I also listened to a lot of music, on CD, before that on cassette tape or LP. Music filled my life, informed my existence with singular energy and storytelling and metaphoric contemplation of various emotional and life states. My housecleaning jumpstart song was The Pointer Sisters’ “Jump (For My Love),” my kitchen floor scrubbing soundtrack was provided on Saturday nights by Fiona Ritchie, Bruce was a great companion to all manner of chores.
And I have allowed this life-giving, sustaining music to largely leave my life.

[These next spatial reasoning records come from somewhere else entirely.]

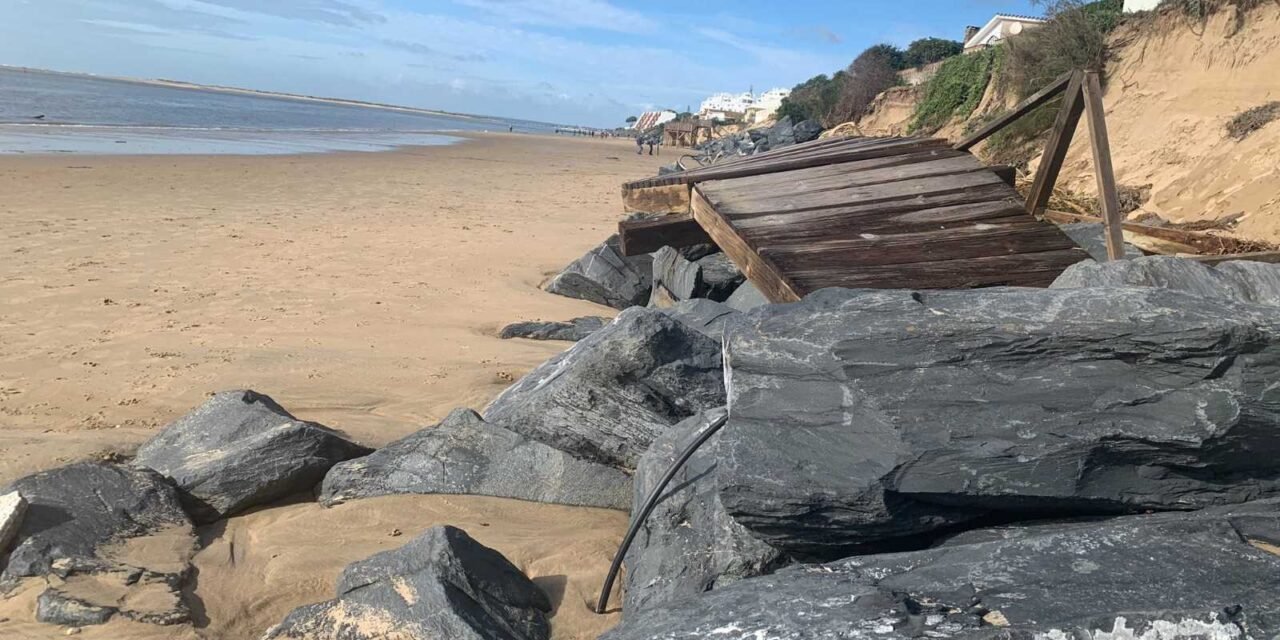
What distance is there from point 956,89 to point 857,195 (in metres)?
18.8

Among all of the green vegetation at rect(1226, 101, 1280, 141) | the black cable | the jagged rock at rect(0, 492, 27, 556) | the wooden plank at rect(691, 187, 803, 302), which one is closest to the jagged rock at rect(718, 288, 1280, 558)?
the black cable

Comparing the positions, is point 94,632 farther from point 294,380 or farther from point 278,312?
point 278,312

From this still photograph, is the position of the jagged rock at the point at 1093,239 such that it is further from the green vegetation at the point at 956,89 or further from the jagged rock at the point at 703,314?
the green vegetation at the point at 956,89

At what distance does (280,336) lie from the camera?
6840 millimetres

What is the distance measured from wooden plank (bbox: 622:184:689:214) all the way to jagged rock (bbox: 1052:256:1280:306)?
2802 millimetres

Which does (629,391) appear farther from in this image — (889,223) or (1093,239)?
(1093,239)

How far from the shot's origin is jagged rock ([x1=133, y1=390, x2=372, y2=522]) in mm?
3963

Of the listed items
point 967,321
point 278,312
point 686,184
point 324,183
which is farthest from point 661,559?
point 324,183

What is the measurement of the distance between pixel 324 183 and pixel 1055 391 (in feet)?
60.8

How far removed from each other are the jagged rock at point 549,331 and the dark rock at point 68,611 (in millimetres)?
4202

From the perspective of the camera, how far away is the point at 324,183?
1897 centimetres

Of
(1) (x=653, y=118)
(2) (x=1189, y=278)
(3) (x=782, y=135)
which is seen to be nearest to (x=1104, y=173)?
(2) (x=1189, y=278)

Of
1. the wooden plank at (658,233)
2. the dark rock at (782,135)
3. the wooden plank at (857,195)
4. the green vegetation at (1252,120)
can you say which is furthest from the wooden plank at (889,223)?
the dark rock at (782,135)

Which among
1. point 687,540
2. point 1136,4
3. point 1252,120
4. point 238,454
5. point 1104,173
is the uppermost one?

About 10 years ago, I experienced a change in my voice, and not for the better; my awkward, limited range seemed to constrict further, and the top and bottom notes were even harder to eke out, making many of my favorite songs unsingable, even for myself. Gradually, I sang less and less. And listened less to music in the house, not wanting to disturb those working at the dining room table or slung across comfy living room chairs, (who had by now developed their own distinctive musical sensibilities and abilities), not wanting to bare, or perhaps declare, my own musical tastes.
Now, when I work in the kitchen, I usually listen to progressive talk radio, endless analysis and recounting of every aspect of our alarming national state of affairs: NPR, 1A, The Daily, Pod Save America. All of which, suddenly, seem unbearable, unconstructive, treading the same dismal territory in which we currently wander, leading nowhere.
I am resolved to restore the soulful, life-giving soundtrack of my life. We are living in a scary basement of a time. I, for one, will sing my hymns again, sacred and secular, as I travel this dark and dispiriting territory.
Mary Peckham for The Poplar Grove Muse
Rebekah Spivey
August 10, 2017 3:22 amMary, I love this piece. A beautiful reminder for all of to remember the things that have brought is joy and bring them back into our lives.
“My basement hymn-singing is one of my oldest habits, one of my first self-soothing strategies.”
Thank you!
Margie
August 14, 2017 11:05 pmMary, I love this essay. Beautifully written and evocative of childhood, yet offering a wonderful antidote to today’s deeply troubling political landscape. When anxiety grips our psyches, let’s turn to the music that sustained us in our younger days rather than the incessant 24/7 news cycles that only deplete us.